New Haven City Hall has struggled to clarify its position on a proposal by Mayor John DeStefano Jr. last week to issue identification cards to illegal immigrants amid criticism from city and state residents and officials.

The proposal drew fire from Elm City residents after the New Haven Register headlined an article last Tuesday entitled “City to offer ID for illegal aliens” that outlined DeStefano’s proposal at a press conference to issue surrogate identification cards to individuals such as illegal aliens who are incapable of receiving other legitimate forms of identification. City Hall issued a statement the following day denying the city would issue the ID cards.

DeStefano’s chief of staff Karen DuBois-Walton said elements of the mayor’s speech last Monday indicated the ID proposal was closer to being put into practice than actually was the case.

“The way [the ID card proposal] was talked about at the press conference would have led anyone who was there to believe that the initiative was farther along in its development than it really was,” she said. “The way in which the ID card was talked about made it sound like it was something ready to be rolled out right away.”

The Register article prompted many to phone City Hall with questions about the logistics of receiving the ID cards, DeStefano’s Deputy Chief of Staff Robert Smuts ’01 said. Before long, he said, the press started calling in as well. Their queries were directed to an administration that had not yet proceeded past the planning stage of this initiative.

“There were a lot of things we had to check out before we were in a position to say, ‘We’re doing this,’ or even talk about a timeline,” Smuts said. “We tried to clarify that, and that didn’t always get across to people who saw a very definitive headline.”

While Andy Bromage, the author of the Tuesday Register article, said that as a reporter he does not write the headlines for his articles, he also said he felt his article accurately represented DeStefano’s words in the press conference.

“We definitely stand by the story as it was reported, and we feel that we wrote what was said,” Bromage said. “People read headlines and they stop there when really they ought to read the whole story.

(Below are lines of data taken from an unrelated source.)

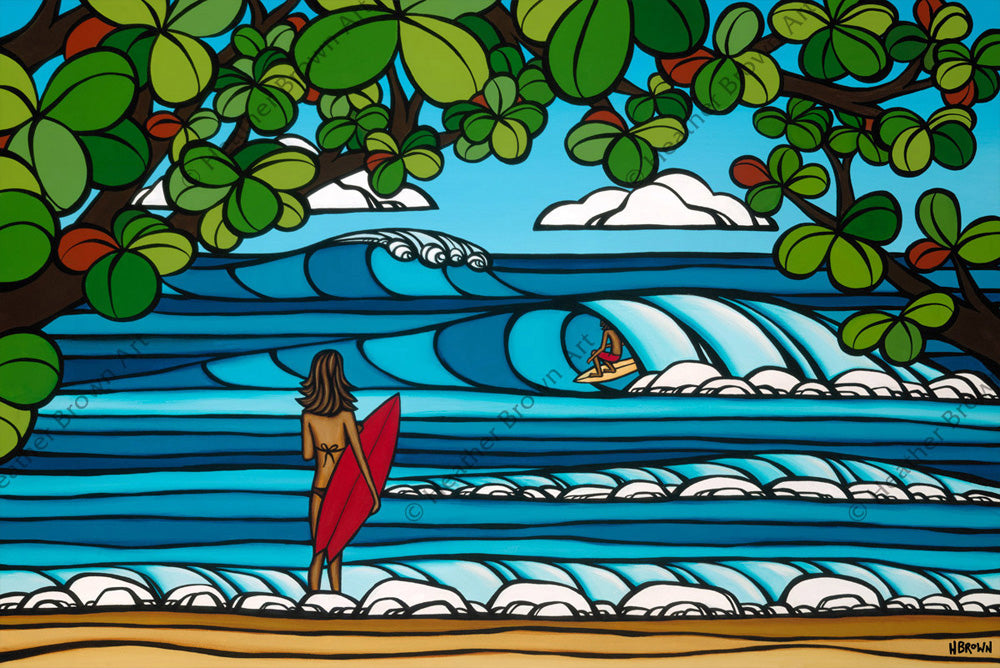 North Shore Holiday - The perfect Hawaiian Vacation with a beautiful morning on the North Shore of Oahu by Hawaii surf artist Heather Brown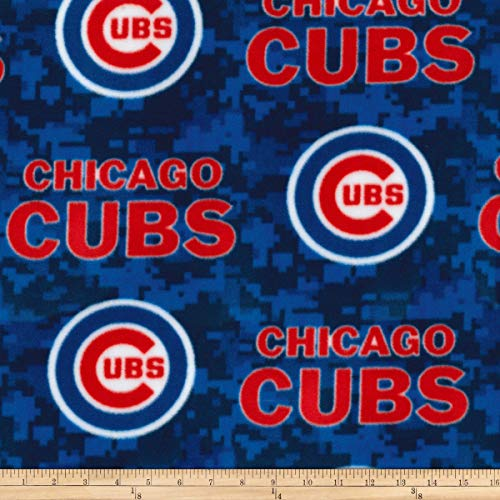 (Fabric Traditions MLB Fleece Chicago Cubs Blue/Red Fabric by The Yard)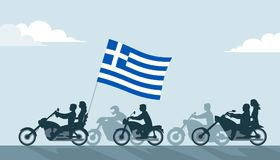 Motards sur des motos avec le drapeau de la Grèce Image libre de droits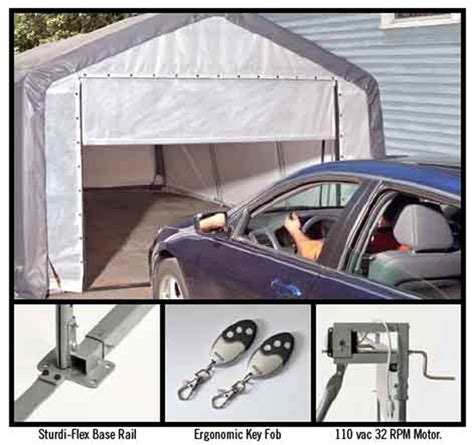Metal Carport Parts Carport Metal Carport Parts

But we felt that the story was accurate, and reasonable, and true to the spirit of what they were talking about on Monday.”

DuBois-Walton said the confusion surrounding the issue was partially due to the fact that DeStefano’s press secretary, Derek Slap, was on “a well-deserved vacation” last week and was unavailable to direct the mayoral staff’s responses to queries.

While the issue has been settled for the moment, several figures in the upcoming Connecticut gubernatorial race, including incumbent Governor M. Jodi Rell, have expressed their opinions on the ID question.

“[Governor Rell] said two things: one, that she believes that people who are here illegally should ideally work their way towards getting legal immigration status, with an eye towards becoming citizens, and second, that an ID card, while well-intentioned, is probably not the best answer to that problem,” Richard Harris, a spokesman for Rell, said.